In Poland, if you have a doctor’s note, you don’t have short, limited time off— you can actually ride out a bad flu in bed instead of going to work with a fever, which I’d often done in California. Here, I could take a mandated day off when my son was sick. I felt like a human.
I also felt like I could actually commit and do better at work because I was treated better, which makes me happy. I never knew how much I needed that. To me, it’s the ultimate success.
Moving out of the Bay Area felt like someone turned all the heat off before I boiled to death
When I left the Bay Area, I received the type of inner peace I never thought possible. Even as I was leaving, I felt like I underestimated what living there actually cost me stress-wise.
The constant stress was not only about feeling like I had to rush to be productive constantly — it was about worrying about healthcare, battling the rising housing costs, and feeling that the system was somehow set up against me. It was the type of stress that can be compared to the hot water that slowly boils a frog.
After I got settled in Poland, I realized how much chronic stress was actually weighing down on me. Just one example was after I gave birth at a local hospital in Poland, my husband picked me up and reassured me that I didn’t have to pay any bills. I could just walk out without financial paperwork. I felt like I was stealing a baby.

# # # #

▶ _Your instructions_
From the passage about moving to Poland, output the words between "The constant stress" and "boils a frog.", inclusive, unchanged. The rows have nothing to do with this.

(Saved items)
# # # #

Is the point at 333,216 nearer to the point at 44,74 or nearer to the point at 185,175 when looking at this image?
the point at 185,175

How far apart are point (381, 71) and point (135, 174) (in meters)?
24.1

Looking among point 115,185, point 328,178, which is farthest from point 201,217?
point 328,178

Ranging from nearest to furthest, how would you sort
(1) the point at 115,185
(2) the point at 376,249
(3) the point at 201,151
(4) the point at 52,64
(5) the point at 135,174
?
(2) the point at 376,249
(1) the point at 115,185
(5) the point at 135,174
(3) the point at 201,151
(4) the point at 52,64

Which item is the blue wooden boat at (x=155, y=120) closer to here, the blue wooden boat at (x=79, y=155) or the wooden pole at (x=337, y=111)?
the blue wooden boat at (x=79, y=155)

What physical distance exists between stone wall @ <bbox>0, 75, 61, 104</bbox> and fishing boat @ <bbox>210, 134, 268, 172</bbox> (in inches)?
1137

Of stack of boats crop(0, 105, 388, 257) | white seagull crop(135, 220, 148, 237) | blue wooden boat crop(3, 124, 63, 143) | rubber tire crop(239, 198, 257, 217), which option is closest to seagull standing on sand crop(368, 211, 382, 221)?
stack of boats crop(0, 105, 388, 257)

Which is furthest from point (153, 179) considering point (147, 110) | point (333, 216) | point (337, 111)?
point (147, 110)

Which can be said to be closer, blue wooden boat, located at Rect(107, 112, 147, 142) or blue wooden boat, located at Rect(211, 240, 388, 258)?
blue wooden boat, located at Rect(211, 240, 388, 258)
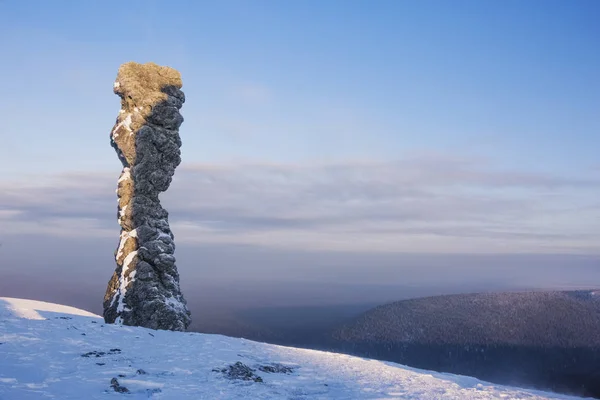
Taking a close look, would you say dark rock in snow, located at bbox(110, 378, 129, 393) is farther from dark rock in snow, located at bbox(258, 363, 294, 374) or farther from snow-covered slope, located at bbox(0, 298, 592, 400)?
dark rock in snow, located at bbox(258, 363, 294, 374)

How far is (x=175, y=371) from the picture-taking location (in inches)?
572

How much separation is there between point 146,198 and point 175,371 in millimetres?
15916

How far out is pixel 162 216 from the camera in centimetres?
2866

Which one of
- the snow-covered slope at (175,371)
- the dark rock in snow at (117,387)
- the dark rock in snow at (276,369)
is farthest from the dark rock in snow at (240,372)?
the dark rock in snow at (117,387)

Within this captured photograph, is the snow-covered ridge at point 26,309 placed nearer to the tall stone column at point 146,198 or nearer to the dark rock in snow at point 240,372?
the tall stone column at point 146,198

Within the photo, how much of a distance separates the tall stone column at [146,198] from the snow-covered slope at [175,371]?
234 inches

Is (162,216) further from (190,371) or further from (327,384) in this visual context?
(327,384)

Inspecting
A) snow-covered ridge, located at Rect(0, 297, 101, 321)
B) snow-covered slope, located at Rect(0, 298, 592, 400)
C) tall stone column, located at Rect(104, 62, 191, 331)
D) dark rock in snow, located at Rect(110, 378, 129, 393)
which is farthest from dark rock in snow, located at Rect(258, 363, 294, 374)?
snow-covered ridge, located at Rect(0, 297, 101, 321)

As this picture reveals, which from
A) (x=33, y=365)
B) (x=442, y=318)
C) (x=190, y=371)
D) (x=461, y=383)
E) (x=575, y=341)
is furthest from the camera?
(x=442, y=318)

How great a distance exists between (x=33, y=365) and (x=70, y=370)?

# # # #

▶ _Your solution_
The constant stress was not only about feeling like I had to rush to be productive constantly — it was about worrying about healthcare, battling the rising housing costs, and feeling that the system was somehow set up against me. It was the type of stress that can be compared to the hot water that slowly boils a frog.